Wir waren oft zu Horten gegangen. Als "der alte Herr" noch gelebt hatte, hatte meine Oma für ihn gekocht, wenn wir wieder kamen. Sie stellte ihm dann einen Teller mit seinem Essen hin und er brummte: "Was ist schon wieder? Wo steckt das Kind? Bestimmt zündet es gerade den Hühnerstall an." Er war ein Krüppel. Böse und unzufrieden thronte er auf einem eigens für ihn angefertigten Stuhl und gab von Zeit zu Zeit Kommandos oder stieß Verwünschungen aus. Je älter er wurde, desto mehr verlegte er sich aufs Schweigen, um meine Großmutter dafür zu strafen, dass sie zwei gesunde Beine besaß. "Schmeckt´s dir?" Der Opa schwieg. "Wir gehen in den Garten, die Brombeeren ernten." Der Opa guckte an uns vorbei zum Fenster hinaus. Als meine Großmutter schon sehr alt war, erzählte sie mir, wie er ihr beim Essen einmal eine Backpfeife verpasst hatte - aus Ärger über zu viel Speck an grünen Bohnen. Er hatte derart zugeschlagen, dass meine Oma vom Stuhl fiel, und der Teller auf die Dielen rollte. Vor Angst war meine Oma unter dem Tisch sitzen geblieben und hatte versucht, die Bohnen wieder in den Teller zu sammeln.

Eines Tages, als meine Großmutter aus der Stadt zurückkam, war der alte Herr gestorben. Er saß in seinem Stuhl und war tot. Er hatte einen Schlaganfall gehabt. Meine Oma erschrak. Dann verständigte sie den Arzt und der Opa wurde abgeholt.

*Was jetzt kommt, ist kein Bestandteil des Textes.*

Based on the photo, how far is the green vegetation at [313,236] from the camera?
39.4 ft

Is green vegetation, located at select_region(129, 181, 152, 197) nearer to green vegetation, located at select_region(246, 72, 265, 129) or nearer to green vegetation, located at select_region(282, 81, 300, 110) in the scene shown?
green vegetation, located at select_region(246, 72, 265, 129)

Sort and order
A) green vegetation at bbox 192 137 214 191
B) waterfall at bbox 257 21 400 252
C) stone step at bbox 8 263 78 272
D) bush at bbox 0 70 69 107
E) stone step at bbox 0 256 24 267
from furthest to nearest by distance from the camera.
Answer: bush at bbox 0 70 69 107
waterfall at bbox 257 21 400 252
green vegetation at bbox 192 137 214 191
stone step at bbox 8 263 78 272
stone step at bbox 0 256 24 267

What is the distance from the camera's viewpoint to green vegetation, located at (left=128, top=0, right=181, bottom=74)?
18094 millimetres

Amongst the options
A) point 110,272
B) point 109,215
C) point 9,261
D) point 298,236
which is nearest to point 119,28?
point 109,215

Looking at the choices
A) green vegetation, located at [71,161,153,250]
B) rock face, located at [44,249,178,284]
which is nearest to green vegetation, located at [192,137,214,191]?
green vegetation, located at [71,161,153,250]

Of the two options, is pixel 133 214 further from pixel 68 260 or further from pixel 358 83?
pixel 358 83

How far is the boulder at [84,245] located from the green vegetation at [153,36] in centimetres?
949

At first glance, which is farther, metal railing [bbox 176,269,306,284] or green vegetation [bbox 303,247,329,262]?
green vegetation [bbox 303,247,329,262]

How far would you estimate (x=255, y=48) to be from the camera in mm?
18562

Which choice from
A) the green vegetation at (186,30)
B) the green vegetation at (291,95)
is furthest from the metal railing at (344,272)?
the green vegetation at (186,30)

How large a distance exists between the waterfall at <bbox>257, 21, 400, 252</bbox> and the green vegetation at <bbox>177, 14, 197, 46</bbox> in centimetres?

Ein paar Tage lang wirkte sie verstört. Dann ließ sie die Maler kommen, die alle Zimmer weiß strichen. Dann ließ sie die Weinlaube vor dem Eingang, den Holzschuppen und den Hühnerstall wegreißen. Dann putzte sie die Fenster. Dann putzte sie das ganze Haus. Sie wischte in kreisenden Bewegungen, wrang den Putzlappen über dem Eimer aus und warf ihn wieder auf den Boden. Die Frühlingssonne schien auf das spiegelblanke Linoleum und meine Oma begann zu singen. Erst sang sie leise, und dann immer voller, lauter und fröhlicher. Ich hatte sie noch niemals so singen hören. Eimer für Eimer schwarzes Wasser kippte sie in den Ausguss und ließ frisches einlaufen. Am frühen Abend räumte sie das Haus wieder auf und öffnete die Gartentür.